Les corsaires vont à la chasse aux bœufs et au chevaux. On embarque à bord de la frégate un troupeau des uns et des autres. Les bœufs seront abattus pour la nourriture des équipages; les chevaux sont destinés à être débarqués sur les rives sauvages qu'habite le cacique Andrès.

Le 25, Isabelle commande l'appareillage par une brise fraîche et dans une situation périlleuse. Sans-Peur l'observe en souriant. Les officiers du bord sont émerveillés de la justesse de son coup d'œil.

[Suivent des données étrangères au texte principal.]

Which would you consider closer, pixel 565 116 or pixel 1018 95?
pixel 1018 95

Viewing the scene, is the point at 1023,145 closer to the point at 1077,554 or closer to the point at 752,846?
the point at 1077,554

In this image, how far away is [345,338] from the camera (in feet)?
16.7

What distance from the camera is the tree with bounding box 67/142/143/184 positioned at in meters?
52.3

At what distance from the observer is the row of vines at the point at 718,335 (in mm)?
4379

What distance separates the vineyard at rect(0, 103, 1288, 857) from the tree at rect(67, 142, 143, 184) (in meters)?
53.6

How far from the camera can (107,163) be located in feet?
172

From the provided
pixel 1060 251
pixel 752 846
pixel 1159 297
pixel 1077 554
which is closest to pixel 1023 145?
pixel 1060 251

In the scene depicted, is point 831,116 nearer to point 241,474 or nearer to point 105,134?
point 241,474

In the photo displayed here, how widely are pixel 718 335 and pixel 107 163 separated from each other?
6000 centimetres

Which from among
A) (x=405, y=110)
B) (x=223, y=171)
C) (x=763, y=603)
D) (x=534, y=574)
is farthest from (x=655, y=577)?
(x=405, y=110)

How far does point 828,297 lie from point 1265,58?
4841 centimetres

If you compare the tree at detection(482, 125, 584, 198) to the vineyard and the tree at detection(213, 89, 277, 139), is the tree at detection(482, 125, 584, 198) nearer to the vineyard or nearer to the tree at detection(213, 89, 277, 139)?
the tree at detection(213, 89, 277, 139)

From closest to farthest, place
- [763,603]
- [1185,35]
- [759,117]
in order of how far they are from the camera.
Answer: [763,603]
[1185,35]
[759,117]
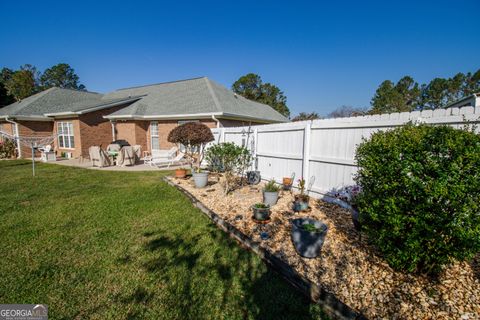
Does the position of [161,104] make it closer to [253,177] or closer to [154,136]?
[154,136]

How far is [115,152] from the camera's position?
1248 centimetres

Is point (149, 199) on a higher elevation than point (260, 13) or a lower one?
lower

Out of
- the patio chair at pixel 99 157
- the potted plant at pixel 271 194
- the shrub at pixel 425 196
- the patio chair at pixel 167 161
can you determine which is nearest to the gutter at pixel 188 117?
the patio chair at pixel 167 161

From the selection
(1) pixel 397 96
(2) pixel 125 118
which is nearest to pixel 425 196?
(2) pixel 125 118

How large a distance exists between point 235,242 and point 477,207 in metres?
3.04

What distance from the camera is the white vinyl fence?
3691mm

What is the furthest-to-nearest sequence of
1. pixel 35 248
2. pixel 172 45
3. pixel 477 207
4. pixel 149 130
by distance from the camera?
pixel 172 45
pixel 149 130
pixel 35 248
pixel 477 207

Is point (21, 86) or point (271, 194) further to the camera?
point (21, 86)

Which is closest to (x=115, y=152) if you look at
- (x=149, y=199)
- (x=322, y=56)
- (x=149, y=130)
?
(x=149, y=130)

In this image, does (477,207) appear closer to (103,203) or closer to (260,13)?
(103,203)

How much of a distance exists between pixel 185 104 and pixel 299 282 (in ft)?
43.9

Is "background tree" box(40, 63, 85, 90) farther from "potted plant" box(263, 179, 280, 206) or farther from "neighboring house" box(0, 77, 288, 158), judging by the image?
"potted plant" box(263, 179, 280, 206)

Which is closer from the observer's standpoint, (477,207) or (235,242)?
(477,207)
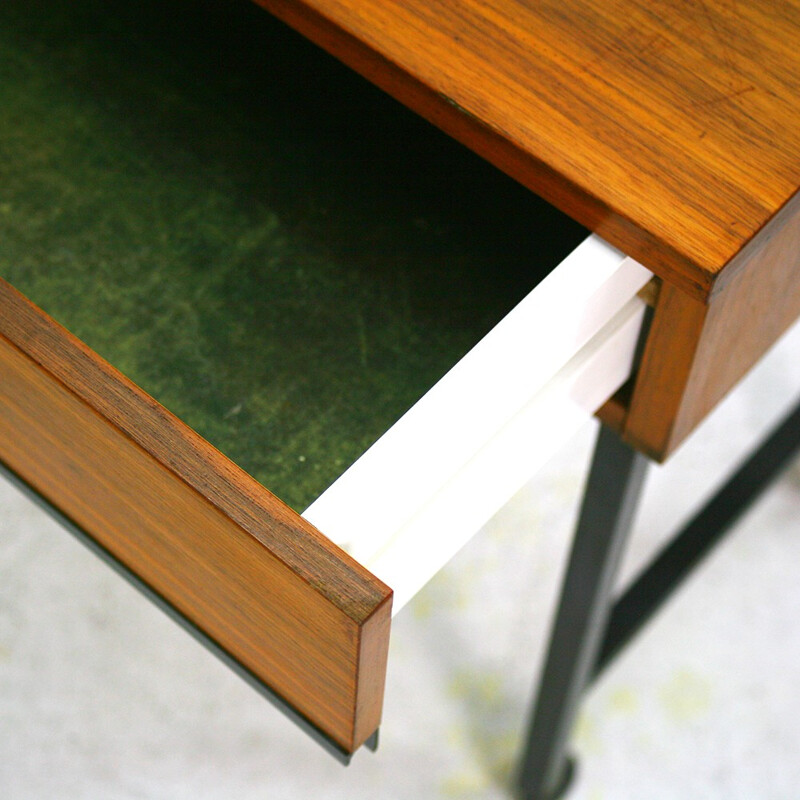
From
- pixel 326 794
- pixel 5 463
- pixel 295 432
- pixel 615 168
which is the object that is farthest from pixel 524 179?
pixel 326 794

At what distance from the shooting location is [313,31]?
1.91ft

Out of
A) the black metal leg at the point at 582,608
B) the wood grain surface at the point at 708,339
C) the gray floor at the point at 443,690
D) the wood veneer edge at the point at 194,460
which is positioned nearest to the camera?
the wood veneer edge at the point at 194,460

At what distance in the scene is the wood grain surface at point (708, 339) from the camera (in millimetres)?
562

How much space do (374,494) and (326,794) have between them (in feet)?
2.34

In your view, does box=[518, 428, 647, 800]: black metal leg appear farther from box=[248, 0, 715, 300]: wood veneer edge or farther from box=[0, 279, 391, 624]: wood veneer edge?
box=[0, 279, 391, 624]: wood veneer edge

—C'est un matelot! un matelot fini! murmura maître Taillevent.

—Pardonnerez! se permit de dire l'incorrigible Camuset, matelote, serait plus vrai, m'est avis.

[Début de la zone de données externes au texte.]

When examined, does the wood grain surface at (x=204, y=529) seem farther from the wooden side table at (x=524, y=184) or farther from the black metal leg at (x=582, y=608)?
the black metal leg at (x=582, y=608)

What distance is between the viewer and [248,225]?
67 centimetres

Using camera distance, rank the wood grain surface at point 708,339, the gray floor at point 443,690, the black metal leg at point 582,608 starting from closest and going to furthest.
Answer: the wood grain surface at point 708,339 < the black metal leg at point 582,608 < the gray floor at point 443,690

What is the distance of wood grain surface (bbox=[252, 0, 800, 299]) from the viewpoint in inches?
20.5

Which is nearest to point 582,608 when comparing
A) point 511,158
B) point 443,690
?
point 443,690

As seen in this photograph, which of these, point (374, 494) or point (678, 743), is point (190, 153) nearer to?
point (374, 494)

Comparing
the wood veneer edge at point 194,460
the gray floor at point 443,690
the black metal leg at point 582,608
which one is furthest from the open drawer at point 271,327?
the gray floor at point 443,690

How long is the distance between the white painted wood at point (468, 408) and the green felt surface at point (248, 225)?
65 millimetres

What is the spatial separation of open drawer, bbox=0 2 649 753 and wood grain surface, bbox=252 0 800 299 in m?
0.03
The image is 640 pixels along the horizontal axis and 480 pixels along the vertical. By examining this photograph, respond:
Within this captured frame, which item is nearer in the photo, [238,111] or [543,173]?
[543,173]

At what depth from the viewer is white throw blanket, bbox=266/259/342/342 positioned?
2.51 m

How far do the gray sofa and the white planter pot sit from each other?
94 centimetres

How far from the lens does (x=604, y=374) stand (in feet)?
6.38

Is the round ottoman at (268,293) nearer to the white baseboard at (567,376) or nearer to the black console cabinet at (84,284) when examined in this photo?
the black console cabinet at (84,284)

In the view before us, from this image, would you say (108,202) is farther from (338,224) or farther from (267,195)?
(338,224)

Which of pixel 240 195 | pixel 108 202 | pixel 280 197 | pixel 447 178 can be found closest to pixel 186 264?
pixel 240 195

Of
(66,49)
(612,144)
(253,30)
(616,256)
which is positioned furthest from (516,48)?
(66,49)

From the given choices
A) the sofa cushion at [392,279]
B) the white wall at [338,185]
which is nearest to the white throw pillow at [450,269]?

Une taloche mémorable fut le prix de cette observation grammaticale.

—Bon homme, mais trop brutal!... soupira Camuset, dont les progrès en matelotage ne le cédaient point à ceux qu'avait faits en manœuvre madame la commandante. Par les plus mauvais temps, il prenait une empointure avec l'adresse d'un vieux gabier. Il commençait à avoir de l'idée, tellement qu'en diverses rencontres il se signala par sa présence d'esprit.

Au combat de la Plata, par exemple, un grappin d'abordage casse, il rattrape le bout de la chaîne, saute avec sur la vergue de misaine de l'ennemi, reçoit trois balles dans le corps, mais ne s'affale au poste des blessés qu'après avoir achevé un double amarrage d'une solidité à toute épreuve.

Cet exploit n'échappa point à l'œil clairvoyant du maître, qui en rendit compte à son capitaine en présence de tout l'équipage. Sur sa proposition expresse, Camuset, à l'âge de dix-neuf ans, fut élevé à la dignité de matelot de deuxième classe.

Le 1er juin, au sud du cap Horn, une effroyable tempête assaillit le brig corsaire et sa conserve la frégate.